Nous avons consciencieusement recueilli les éléments épars du fait terrible sur lequel on trouvera ci-après les descriptions les plus détaillées, et revu les textes avec l’attention de supprimer toute longueur et d’éclaircir toute obscurité. Quant aux conjectures hasardées sans fondement, multipliées sans accord et adoptées sans examen, touchant le nom des auteurs ou le mérite, des pièces, nous n’en disons rien, ne voulant pas servir d’écho à ces préjugés dont l’influence entraîne la crédulité, et l’assurance intimide la raison. Cette réserve a présidé et présidera toujours au choix de ce recueil.
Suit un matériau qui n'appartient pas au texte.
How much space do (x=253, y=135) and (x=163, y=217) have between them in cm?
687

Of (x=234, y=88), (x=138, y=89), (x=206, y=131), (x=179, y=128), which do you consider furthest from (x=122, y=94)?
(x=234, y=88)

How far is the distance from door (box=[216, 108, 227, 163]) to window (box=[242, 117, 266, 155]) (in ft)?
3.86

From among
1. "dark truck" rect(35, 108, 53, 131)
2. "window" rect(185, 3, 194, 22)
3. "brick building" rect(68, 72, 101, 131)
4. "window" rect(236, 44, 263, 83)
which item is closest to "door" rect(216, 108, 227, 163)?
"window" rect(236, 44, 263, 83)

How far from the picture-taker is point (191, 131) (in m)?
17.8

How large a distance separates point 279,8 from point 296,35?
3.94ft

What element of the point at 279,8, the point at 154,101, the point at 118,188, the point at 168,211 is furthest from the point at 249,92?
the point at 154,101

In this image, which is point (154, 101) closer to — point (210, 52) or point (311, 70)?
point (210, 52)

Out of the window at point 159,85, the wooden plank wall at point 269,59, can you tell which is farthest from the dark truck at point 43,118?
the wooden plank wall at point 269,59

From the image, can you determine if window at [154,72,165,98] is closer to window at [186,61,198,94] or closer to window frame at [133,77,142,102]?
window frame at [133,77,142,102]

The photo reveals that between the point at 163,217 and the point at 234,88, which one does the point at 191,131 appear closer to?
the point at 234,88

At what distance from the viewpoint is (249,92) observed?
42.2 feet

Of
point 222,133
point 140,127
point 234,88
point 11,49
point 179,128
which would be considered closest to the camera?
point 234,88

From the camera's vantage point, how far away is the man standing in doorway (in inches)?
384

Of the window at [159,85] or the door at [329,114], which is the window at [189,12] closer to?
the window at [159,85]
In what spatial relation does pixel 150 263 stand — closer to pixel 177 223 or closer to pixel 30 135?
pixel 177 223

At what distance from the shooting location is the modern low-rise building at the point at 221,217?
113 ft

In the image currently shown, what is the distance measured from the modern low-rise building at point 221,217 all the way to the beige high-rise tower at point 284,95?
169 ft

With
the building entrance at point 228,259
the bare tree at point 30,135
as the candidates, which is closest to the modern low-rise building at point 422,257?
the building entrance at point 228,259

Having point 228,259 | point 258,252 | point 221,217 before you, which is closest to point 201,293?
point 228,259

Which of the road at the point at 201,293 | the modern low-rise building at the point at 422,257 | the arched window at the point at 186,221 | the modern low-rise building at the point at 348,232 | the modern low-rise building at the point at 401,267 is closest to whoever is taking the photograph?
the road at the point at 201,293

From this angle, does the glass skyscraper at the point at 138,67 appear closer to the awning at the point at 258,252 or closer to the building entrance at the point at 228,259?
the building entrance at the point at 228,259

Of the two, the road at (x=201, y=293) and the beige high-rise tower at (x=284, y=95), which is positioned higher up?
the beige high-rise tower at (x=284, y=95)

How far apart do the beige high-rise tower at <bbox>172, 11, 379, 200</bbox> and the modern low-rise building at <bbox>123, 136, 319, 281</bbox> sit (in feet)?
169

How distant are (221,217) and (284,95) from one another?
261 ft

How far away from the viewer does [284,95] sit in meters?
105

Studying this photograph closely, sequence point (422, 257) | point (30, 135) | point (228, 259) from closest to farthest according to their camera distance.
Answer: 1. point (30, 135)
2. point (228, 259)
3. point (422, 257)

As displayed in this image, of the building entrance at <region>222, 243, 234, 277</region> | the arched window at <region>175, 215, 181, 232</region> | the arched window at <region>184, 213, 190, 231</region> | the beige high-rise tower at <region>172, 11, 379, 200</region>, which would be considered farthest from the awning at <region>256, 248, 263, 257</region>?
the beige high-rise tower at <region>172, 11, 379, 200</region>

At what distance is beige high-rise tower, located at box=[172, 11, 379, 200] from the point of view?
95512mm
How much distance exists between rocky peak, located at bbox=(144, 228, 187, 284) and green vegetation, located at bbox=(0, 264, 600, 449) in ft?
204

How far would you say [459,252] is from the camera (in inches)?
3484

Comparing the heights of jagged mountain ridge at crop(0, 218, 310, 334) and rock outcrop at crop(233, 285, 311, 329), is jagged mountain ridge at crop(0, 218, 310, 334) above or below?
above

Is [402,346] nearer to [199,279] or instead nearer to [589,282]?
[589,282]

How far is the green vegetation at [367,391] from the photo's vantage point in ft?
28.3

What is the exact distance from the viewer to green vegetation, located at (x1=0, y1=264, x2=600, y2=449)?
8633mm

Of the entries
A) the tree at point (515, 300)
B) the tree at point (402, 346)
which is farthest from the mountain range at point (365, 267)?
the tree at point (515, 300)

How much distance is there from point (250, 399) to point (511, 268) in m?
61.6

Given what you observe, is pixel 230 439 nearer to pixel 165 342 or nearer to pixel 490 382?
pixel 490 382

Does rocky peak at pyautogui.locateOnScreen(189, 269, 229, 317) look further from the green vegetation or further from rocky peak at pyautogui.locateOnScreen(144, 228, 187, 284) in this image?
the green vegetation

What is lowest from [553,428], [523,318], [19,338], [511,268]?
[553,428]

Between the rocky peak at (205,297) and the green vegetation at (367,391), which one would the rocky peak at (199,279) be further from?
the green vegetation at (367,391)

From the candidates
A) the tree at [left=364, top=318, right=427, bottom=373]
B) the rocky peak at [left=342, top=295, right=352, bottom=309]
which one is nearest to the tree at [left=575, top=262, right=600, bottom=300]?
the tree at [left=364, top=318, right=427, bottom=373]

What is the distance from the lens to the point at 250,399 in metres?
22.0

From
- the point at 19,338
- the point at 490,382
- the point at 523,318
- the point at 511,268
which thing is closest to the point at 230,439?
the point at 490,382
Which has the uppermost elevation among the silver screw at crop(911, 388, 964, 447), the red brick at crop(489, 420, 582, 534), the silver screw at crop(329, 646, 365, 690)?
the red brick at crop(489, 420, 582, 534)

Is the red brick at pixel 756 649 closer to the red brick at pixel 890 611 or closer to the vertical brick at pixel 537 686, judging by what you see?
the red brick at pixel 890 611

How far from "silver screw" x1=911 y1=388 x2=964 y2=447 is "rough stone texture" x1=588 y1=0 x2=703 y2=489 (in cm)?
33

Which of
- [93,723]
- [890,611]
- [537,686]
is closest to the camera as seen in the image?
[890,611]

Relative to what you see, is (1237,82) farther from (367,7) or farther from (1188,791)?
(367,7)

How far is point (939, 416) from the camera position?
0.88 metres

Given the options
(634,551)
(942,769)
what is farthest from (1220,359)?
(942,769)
Cinq des relations qui nous occupent maintenant, le Tocsin des massacreurs, le Réveille-matin des Huguenots, les Registres de l’Hôtel-de-Ville, les Mémoires de l’État de France et le Stratagème de Charles IX, présentent le tableau de l’exécution dans ses préparatifs ordonnés et ses effets accomplis. La dernière a encore pour but d’en manifester la pensée secrète. L’auteur, Capilupi, dont les sentiments fanatiques approuvent les résolutions violentes, s’efforce d’établir que le massacre a été voulu, mûri et disposé à l’avance par Charles IX, croyant ainsi faire non injure à sa mémoire, mais honneur à sa piété. Il loue si ouvertement ou plutôt il charge si naïvement ce prince, qu’on attribuerait volontiers son livre à un calviniste soigneux de déguiser pour assurer sa vengeance. Cette pièce donne la preuve, l’éveil et la source de tout ce qui imprimerait à la Saint-Barthélemy un caractère de préméditation.
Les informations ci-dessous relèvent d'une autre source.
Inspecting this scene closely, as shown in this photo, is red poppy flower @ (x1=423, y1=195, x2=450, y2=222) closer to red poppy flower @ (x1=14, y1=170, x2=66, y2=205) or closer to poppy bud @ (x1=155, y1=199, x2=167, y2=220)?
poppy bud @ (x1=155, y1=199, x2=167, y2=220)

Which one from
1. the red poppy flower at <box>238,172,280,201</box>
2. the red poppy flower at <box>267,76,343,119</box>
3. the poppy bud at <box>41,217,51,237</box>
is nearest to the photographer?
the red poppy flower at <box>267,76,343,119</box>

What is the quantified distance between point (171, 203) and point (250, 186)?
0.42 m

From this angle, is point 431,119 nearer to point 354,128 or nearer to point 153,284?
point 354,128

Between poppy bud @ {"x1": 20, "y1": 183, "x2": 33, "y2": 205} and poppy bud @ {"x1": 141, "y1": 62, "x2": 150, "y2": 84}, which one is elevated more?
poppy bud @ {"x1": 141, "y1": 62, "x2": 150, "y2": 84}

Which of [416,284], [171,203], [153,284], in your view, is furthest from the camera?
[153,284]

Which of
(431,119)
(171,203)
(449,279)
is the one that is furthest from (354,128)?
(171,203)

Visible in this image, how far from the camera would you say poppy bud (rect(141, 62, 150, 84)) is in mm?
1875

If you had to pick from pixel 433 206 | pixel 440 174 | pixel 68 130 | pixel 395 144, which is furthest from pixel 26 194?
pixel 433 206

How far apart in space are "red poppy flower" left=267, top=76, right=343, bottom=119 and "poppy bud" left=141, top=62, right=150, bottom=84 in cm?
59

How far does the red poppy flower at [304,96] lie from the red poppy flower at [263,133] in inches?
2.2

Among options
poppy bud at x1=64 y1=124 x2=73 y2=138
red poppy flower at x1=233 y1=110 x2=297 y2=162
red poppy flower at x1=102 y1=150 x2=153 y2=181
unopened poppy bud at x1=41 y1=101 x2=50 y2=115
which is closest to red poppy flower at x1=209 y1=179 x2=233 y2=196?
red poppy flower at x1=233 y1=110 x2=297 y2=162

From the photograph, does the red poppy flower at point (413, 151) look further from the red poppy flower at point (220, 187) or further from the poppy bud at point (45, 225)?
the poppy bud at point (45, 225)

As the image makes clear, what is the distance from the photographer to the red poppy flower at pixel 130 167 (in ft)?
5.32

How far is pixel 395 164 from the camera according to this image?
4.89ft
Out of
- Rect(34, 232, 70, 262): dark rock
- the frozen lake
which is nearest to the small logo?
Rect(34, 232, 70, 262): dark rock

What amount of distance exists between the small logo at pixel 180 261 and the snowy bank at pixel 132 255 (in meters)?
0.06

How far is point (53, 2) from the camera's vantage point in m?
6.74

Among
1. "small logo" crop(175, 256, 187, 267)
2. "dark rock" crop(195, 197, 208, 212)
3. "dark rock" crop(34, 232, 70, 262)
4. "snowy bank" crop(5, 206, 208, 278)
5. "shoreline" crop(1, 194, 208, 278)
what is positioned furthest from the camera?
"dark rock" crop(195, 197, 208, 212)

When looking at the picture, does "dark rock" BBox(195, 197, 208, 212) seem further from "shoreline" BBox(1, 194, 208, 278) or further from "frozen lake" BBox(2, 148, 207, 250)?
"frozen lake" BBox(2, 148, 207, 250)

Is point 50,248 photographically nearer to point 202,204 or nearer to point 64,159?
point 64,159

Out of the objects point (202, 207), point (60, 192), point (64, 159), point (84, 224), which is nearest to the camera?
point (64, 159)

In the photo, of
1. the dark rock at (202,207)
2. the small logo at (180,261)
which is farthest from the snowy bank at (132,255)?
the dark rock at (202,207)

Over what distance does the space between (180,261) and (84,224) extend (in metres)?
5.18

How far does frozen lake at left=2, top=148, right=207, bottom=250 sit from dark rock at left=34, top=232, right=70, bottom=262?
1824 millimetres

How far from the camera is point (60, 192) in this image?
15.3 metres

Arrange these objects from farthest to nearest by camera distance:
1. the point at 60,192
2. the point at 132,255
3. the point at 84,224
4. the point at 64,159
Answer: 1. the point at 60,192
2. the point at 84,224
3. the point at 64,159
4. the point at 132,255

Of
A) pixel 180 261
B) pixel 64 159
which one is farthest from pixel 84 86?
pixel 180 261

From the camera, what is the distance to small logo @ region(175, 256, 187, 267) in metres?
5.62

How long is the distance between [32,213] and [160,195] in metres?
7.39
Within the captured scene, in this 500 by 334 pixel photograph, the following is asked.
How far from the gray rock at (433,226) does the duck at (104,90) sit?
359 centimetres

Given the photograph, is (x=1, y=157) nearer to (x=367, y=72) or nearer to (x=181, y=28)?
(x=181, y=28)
Nous n’avons trouvé dans les écrits de l’époque aucune réponse à ceux qui, par différents motifs, tendent à présenter les choses sous leur jour le plus défavorable. Afin de remédier à ce silence, nous terminons par une dissertation non imprimée séparément ni réimprimée collectivement, dissertation célèbre, où l’abbé de Caveirac, sans faire l’apologie du massacre, en rejette les causes prétendues et restreint les conséquences funestes. Caveirac, originaire de Nîmes, entraîné par une a me impétueuse vers une controverse hardie, patron officieux d’opinions proscrites, ne s’était jamais placé dans une position plus difficile. Cette difficulté l’anima sans doute et lui dicta un mémoire qui pût laisser croire à une meilleure cause, mais non à une meilleure défense. Nous nous abstenons, suivant notre coutume, de prononcer sur le fond, désirant mériter une entière confiance par une exacte neutralité.
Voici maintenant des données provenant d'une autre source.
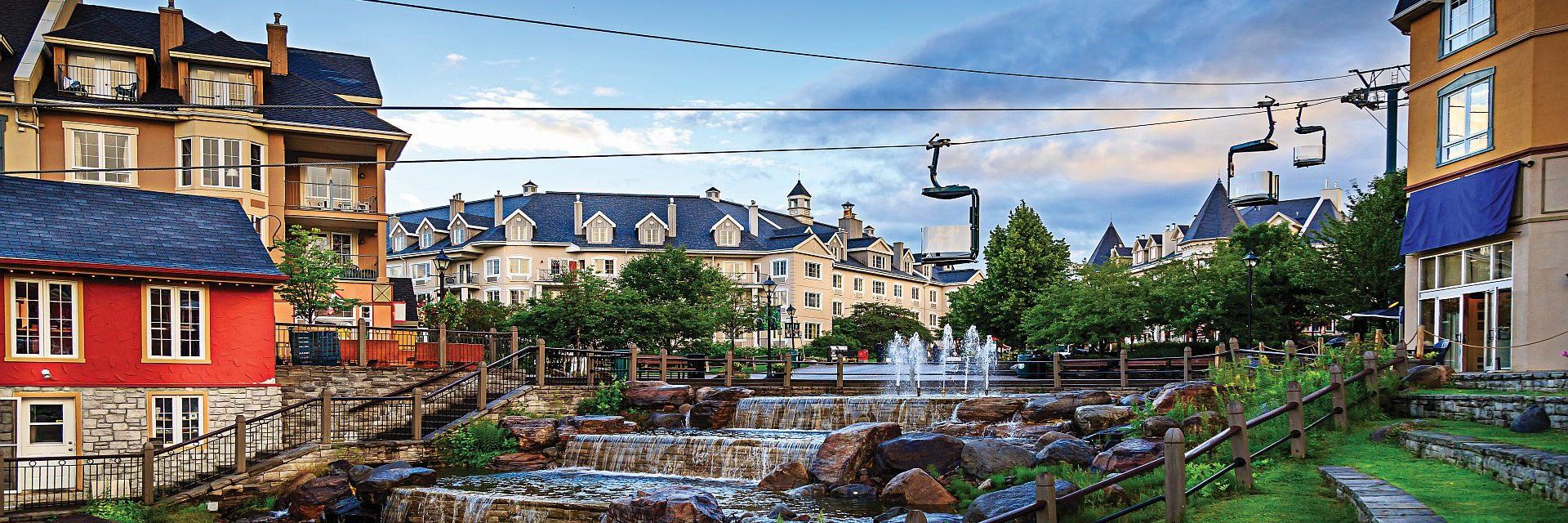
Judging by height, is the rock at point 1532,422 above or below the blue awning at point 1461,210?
below

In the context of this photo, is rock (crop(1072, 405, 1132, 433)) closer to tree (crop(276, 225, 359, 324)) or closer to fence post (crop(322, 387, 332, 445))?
fence post (crop(322, 387, 332, 445))

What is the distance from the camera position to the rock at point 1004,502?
13.9 metres

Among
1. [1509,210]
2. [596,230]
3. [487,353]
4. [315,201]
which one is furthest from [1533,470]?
[596,230]

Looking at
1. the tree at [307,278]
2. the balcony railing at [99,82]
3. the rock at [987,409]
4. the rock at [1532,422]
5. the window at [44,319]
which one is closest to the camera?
the rock at [1532,422]

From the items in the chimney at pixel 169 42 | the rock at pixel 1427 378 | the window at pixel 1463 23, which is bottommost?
the rock at pixel 1427 378

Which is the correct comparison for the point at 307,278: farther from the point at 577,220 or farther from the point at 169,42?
the point at 577,220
Voilà les documents qui composent ce septième volume. Jamais on n’avait réuni autant de versions curieuses sur le massacre de la Saint-Barthélémy, offert autant de moyens propres à en sonder l’énigme mystérieuse et dresser la statistique funèbre. Nous ne pensons pas qu’on nous accuse de répétition pour avoir donné plusieurs histoires du même attentat. Comparer ces écrits entre eux, restituer à chacun ce qui n’appartient qu’à lui seul, examiner leur tendance commune ou particulière, établir en quoi ils se ressemblent, ils se détruisent, ils se complètent, telle est, dans cette circonstance, la marche à suivre pour acquérir comme citoyen, et consacrer comme historien des idées justes. Heureusement le sujet ne craint pas d’épuiser l’attention. Il s’agit du supplice ordonné sans loi, sans restriction et sans exemple, pour le martyr de toute une secte ou le châtiment de tout un parti. Le pouvoir ne triomphe pas ici dans les limites étroites d’un fait sans conséquence, il triomphe par un coup dont le contre-coup devient un héritage national. Le maintien de la société dans ses voies tenait-il à cette homicide extirpation de la nouveauté et les doctrines sont-elles parce que les personnes ne sont plus ? Quand le combat qui divise les citoyens est celui de deux croyances, jusqu’à quel point, en supposant la ruine jurée de l’une ou de l’autre, les opinions absolues peuvent-elles se contenir et les principes légitimes se défendre ? Reste à savoir où brille cette légitimité. Ainsi, d’explications en explications, on arrive conduit jusqu’à l’essence des vertus morales et l’entrée des conseils éternels. Certes, dans un événement qui compromet de si grands personnages, étale de si grandes violences, consomme de si grands résultats, soulève de si grandes discussions, telle est l’importance de la vérité que rien ne peut ni transiger sur le devoir qu’elle impose, ni fatiguer sur l’intérêt qu’elle inspire. Le propre des choses qui tout ensemble attaquent la société et outragent l’humanité est de ne devenir jamais familières, et de laisser à leur suite une pitié profonde dont l’émotion agite, une curiosité insatiable dont le besoin demande, une terreur solennelle dont la majesté impose toujours.